Anche la normativa europea lega la valutazione del fenomeno della “costruzione di puro artificio” al criterio della presenza economica e di commerciabilità delle transazioni, per la cui individuazione deve aversi riguardo alla sede di direzione effettiva, alla presenza tangibile della società, nonché al rischio commerciale da essa assunto, a cui si aggiunge la vantaggiosità fiscale ottenuta dalla sua allocazione in sede estera.
Inoltre, la direttiva 2016/1164/UE, in materia di contrasto all’elusione fiscale, introduce la nozione di “costruzioni non genuine”, facendo riferimento a società che non siano poste in essere per valide ragioni commerciali che rispecchiano la realtà economica, ma costituite al solo fine di ottenere un vantaggio fiscale in contrasto con l’oggetto o la finalità della disciplina applicabile.

Il Tribunale di Milano ha affrontato un caso in cui veniva contestata l’omessa dichiarazione di due società estere, appartenenti a un gruppo con holding italiana, giungendo però all’assoluzione di tutti gli amministratori imputati (Trib. Milano 23 settembre 2017 n. 6996).

Nel ritenere che non fosse integrata la contestata esterovestizione, tale sentenza ha richiamato il criterio del place of effective management contenuto anche nel noto caso “Dolce e Gabbana” (Cass. n. 43809/2015), che va contemperato nelle ipotesi in cui le diverse società appartengano a un medesimo gruppo, poiché i rapporti tra controllante e controllate, a maggior ragione se connotati da un’attività di direzione e coordinamento, implicano di per sé un fisiologico potere di ingerenza della holding che coinvolge ogni profilo della vita aziendale delle controllate.
Inoltre, la scelta di delocalizzare una società all’estero (libertà di stabilimento) deve trovare tutela laddove ciò corrisponda a una “genuina attività economica”, restando indifferente che la ragione sottesa alla scelta geografica sia o meno relativa alla convenienza fiscale (cfr. Corte di Giustizia CE 12 settembre 2006 causa C-196/04).

I giudici, dunque, concentrano l’attenzione sulla gestione degli “affari quotidiani” dell’ente che si sostanziano, ad esempio, nell’attività di organizzazione e controllo dei processi e dei fattori produttivi, nella gestione del personale, nelle relazioni con i terzi, nella stipula dei contratti inerenti la gestione ordinaria, nell’effettiva disponibilità di conti correnti da parte dei country managers.
Dalle consulenze tecniche e dalla documentazione prodotta è così emerso, oltre a un’attività propria di ciascuna delle società estere, il fatto che i consigli di amministrazione si riunissero presso la sede legale in Olanda e in quello Stato risultassero aperti conti correnti intestati alle società e l’esistenza di una struttura recettiva di documenti e corrispondenza.

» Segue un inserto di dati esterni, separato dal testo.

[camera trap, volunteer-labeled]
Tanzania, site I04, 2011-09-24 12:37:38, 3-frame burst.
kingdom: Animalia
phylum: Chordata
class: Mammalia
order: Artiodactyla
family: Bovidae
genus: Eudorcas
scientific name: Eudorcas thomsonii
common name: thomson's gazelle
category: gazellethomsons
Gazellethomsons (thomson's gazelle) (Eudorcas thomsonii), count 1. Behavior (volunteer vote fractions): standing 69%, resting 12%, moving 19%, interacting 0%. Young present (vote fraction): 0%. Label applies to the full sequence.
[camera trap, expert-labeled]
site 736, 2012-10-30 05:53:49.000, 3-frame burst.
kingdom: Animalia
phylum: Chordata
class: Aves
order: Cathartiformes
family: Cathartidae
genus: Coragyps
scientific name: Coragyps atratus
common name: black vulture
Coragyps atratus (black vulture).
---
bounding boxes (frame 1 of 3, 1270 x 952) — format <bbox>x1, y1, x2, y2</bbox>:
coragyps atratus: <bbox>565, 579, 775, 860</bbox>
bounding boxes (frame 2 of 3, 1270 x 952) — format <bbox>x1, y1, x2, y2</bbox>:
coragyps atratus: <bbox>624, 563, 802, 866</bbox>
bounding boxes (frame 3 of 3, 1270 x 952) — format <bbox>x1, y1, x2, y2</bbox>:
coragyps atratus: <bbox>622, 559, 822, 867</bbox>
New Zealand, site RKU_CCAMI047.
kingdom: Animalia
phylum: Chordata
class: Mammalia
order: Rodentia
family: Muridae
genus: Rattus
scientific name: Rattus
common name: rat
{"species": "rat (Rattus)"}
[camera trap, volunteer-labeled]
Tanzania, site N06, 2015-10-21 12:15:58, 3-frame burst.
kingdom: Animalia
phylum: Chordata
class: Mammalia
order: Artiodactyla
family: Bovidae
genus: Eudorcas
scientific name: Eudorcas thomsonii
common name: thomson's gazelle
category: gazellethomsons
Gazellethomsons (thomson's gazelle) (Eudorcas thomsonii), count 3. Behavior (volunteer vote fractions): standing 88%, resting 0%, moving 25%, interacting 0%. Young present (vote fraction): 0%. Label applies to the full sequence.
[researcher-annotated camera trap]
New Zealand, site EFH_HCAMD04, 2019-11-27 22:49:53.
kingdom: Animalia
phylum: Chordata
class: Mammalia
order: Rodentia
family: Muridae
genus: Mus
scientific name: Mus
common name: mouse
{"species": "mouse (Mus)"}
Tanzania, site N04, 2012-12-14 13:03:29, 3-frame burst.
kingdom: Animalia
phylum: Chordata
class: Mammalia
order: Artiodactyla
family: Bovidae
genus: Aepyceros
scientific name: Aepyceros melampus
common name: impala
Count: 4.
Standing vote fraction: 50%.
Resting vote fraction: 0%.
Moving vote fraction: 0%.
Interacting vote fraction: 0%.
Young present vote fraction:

Gli elementi tenuti in considerazione dal giudice sono per molti aspetti gli stessi che sono stati valorizzati nella sentenza n. 27113/2016 della Cassazione civile: la constatazione che la holding estera avesse sede in Francia e in quello Stato fosse assoggettata a imposizione, perché lì risiedevano gli amministratori e venivano adottate le decisioni fondamentali.
Per quanto riguarda l’attività di direzione posta in essere dagli amministratori della società italiana, il Tribunale ricorda le norme civilistiche in materia di gruppi che consentono di esercitare la direzione e il coordinamento, senza che ciò si trasfiguri automaticamente in un’amministrazione di fatto.

Se, dunque, una società non può essere considerata “esterovestita”, non sussiste alcun obbligo di presentare la dichiarazione in Italia e, conseguentemente, non può essere integrato il reato di cui all’art. 5 del DLgs. 74/2000.